(EXERCISE INSTRUCTIONS) Give an exact reproduction of all the lines in the listing.

(SUPPLIED DATA)
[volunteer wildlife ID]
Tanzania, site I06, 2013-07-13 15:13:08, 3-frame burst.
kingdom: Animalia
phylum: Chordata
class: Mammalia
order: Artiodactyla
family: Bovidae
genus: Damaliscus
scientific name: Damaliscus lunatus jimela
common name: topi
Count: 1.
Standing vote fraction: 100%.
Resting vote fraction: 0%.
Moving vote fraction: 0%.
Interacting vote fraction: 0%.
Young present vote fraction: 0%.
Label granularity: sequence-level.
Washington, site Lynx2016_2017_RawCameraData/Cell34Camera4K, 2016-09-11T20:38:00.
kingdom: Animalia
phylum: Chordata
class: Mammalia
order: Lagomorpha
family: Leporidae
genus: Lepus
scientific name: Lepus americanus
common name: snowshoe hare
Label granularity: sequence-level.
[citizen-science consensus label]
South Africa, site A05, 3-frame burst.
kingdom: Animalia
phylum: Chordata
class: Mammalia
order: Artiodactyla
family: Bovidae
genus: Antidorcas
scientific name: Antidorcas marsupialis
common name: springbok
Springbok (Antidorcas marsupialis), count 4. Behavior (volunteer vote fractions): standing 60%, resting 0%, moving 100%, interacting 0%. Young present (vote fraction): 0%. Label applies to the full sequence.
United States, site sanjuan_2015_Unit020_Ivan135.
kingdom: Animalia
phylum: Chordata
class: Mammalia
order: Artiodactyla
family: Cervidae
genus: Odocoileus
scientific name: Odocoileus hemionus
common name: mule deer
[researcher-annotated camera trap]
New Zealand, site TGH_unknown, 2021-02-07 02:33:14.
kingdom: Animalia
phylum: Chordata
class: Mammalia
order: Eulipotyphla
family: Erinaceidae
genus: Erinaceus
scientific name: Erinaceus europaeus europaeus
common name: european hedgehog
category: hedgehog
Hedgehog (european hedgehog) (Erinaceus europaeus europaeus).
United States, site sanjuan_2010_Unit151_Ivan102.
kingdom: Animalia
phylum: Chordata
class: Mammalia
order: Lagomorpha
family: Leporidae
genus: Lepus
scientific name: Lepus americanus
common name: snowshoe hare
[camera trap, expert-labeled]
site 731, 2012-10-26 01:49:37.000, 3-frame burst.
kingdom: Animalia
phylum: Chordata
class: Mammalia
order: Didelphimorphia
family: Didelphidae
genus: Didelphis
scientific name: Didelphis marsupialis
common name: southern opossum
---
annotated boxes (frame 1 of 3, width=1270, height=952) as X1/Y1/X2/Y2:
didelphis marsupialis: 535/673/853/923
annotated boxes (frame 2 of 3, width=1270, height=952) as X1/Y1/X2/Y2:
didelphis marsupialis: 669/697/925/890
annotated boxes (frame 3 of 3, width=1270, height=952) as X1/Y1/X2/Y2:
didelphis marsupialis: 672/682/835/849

(SOLUTION TO THIS PROBLEM)
[volunteer wildlife ID]
Tanzania, site I06, 2013-07-13 15:13:08, 3-frame burst.
kingdom: Animalia
phylum: Chordata
class: Mammalia
order: Artiodactyla
family: Bovidae
genus: Damaliscus
scientific name: Damaliscus lunatus jimela
common name: topi
Count: 1.
Standing vote fraction: 100%.
Resting vote fraction: 0%.
Moving vote fraction: 0%.
Interacting vote fraction: 0%.
Young present vote fraction: 0%.
Label granularity: sequence-level.
Washington, site Lynx2016_2017_RawCameraData/Cell34Camera4K, 2016-09-11T20:38:00.
kingdom: Animalia
phylum: Chordata
class: Mammalia
order: Lagomorpha
family: Leporidae
genus: Lepus
scientific name: Lepus americanus
common name: snowshoe hare
Label granularity: sequence-level.
[citizen-science consensus label]
South Africa, site A05, 3-frame burst.
kingdom: Animalia
phylum: Chordata
class: Mammalia
order: Artiodactyla
family: Bovidae
genus: Antidorcas
scientific name: Antidorcas marsupialis
common name: springbok
Springbok (Antidorcas marsupialis), count 4. Behavior (volunteer vote fractions): standing 60%, resting 0%, moving 100%, interacting 0%. Young present (vote fraction): 0%. Label applies to the full sequence.
United States, site sanjuan_2015_Unit020_Ivan135.
kingdom: Animalia
phylum: Chordata
class: Mammalia
order: Artiodactyla
family: Cervidae
genus: Odocoileus
scientific name: Odocoileus hemionus
common name: mule deer
[researcher-annotated camera trap]
New Zealand, site TGH_unknown, 2021-02-07 02:33:14.
kingdom: Animalia
phylum: Chordata
class: Mammalia
order: Eulipotyphla
family: Erinaceidae
genus: Erinaceus
scientific name: Erinaceus europaeus europaeus
common name: european hedgehog
category: hedgehog
Hedgehog (european hedgehog) (Erinaceus europaeus europaeus).
United States, site sanjuan_2010_Unit151_Ivan102.
kingdom: Animalia
phylum: Chordata
class: Mammalia
order: Lagomorpha
family: Leporidae
genus: Lepus
scientific name: Lepus americanus
common name: snowshoe hare
[camera trap, expert-labeled]
site 731, 2012-10-26 01:49:37.000, 3-frame burst.
kingdom: Animalia
phylum: Chordata
class: Mammalia
order: Didelphimorphia
family: Didelphidae
genus: Didelphis
scientific name: Didelphis marsupialis
common name: southern opossum
---
annotated boxes (frame 1 of 3, width=1270, height=952) as X1/Y1/X2/Y2:
didelphis marsupialis: 535/673/853/923
annotated boxes (frame 2 of 3, width=1270, height=952) as X1/Y1/X2/Y2:
didelphis marsupialis: 669/697/925/890
annotated boxes (frame 3 of 3, width=1270, height=952) as X1/Y1/X2/Y2:
didelphis marsupialis: 672/682/835/849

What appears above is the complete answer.